Ainda que exista certa resistência para que histórias de crimes brasileiros (o imaginário ainda é muito sensível) sejam contadas, o Ivan é, hoje, o maior exemplo de que o fascínio por true crime no Brasil vem com tudo: ele é o idealizador do Projeto Humanos, podcast que conta histórias reais de pessoas reais e que na sua quarta temporada acompanha a história do Caso Evandro, um dos crimes mais horrendos da história brasileira e que, até hoje, não tem solução. O podcast já tem 4 milhões de downloads e vai virar série documental e livro.
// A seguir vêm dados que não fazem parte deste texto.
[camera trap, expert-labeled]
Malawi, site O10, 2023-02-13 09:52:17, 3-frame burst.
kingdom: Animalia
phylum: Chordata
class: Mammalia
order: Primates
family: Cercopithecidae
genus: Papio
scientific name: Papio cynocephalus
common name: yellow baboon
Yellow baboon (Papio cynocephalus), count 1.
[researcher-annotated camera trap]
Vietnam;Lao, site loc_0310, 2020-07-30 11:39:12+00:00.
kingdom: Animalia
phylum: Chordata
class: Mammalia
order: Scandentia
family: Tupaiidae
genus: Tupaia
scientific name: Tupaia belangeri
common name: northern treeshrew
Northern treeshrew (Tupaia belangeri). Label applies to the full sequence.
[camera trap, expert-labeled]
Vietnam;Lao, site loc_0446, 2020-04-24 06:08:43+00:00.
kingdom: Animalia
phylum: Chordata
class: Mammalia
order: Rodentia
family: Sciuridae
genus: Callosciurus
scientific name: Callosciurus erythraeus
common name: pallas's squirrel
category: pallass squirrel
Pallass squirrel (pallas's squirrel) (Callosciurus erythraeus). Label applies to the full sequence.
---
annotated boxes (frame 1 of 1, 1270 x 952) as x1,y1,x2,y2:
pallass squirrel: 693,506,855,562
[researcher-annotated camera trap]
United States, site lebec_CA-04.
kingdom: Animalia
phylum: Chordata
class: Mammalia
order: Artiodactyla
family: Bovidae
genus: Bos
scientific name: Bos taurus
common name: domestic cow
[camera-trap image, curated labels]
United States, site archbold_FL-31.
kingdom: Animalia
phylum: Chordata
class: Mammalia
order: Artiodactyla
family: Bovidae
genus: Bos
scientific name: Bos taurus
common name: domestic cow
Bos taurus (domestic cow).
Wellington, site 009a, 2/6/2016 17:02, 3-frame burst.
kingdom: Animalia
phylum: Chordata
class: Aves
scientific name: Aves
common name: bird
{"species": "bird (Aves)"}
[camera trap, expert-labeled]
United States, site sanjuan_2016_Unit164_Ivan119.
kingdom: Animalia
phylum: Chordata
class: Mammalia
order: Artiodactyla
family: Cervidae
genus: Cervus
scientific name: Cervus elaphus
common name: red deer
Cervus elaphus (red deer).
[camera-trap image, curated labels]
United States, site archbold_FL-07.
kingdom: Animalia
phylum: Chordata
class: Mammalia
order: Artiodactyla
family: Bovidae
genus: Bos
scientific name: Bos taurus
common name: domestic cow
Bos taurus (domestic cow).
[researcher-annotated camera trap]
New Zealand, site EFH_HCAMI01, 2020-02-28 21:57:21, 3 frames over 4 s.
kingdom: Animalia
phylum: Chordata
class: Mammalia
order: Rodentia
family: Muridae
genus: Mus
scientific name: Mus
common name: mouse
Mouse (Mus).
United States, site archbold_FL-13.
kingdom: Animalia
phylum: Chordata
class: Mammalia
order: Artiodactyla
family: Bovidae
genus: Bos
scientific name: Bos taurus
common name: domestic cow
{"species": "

Se identificou com esse artigo e quer ler mais sobre true crime? Então segura algumas indicações:

Podcasts:

  • My Favorite Murder with Karen Kilgariff and Georgia Hardstark
  • Projetos Humanos, 4ª temporada O Caso Evandro

Livros:

  • A Garota no Trem, de Ruth Ware
  • Mortos Não Contam Segredos, de Karen M. McManus
  • Sadie, de Courtney Summers
  • Casos de Família, de Ilana Casoy

Documentários:

  • Making a Murderer (Netflix)
  • Evil Genius: The True Story of America’s Most Diabolical Bank Heist (Netflix)

YouTube:

  • Bel Rodrigues (autora e pós-graduanda em Criminologia)
  • Bailey Sarian (que faz o Murder, Mystery & Makeup, quadro onde ela faz uma maquiagem enquanto narra uma história de crime)


** A arte em destaque e o banner são de autoria da colaboradora Duds Saldanha.

2 comentários

  1. Lembrei das amigas Carina e Gabriela e fazem o podcast Crime e Ansiedade, disponível no Spotify e outras plataformas. Elas falam de um crime/serial killer por episódio e sempre trazem fatos relacionados e comentam com referências o ocorrido. Elas são bem humoradas, tem várias brincadeiras internas, nunca com as vítimas, mas o fato de coisas bizarras acontecerem. Recomendo muito pra quem gosta!!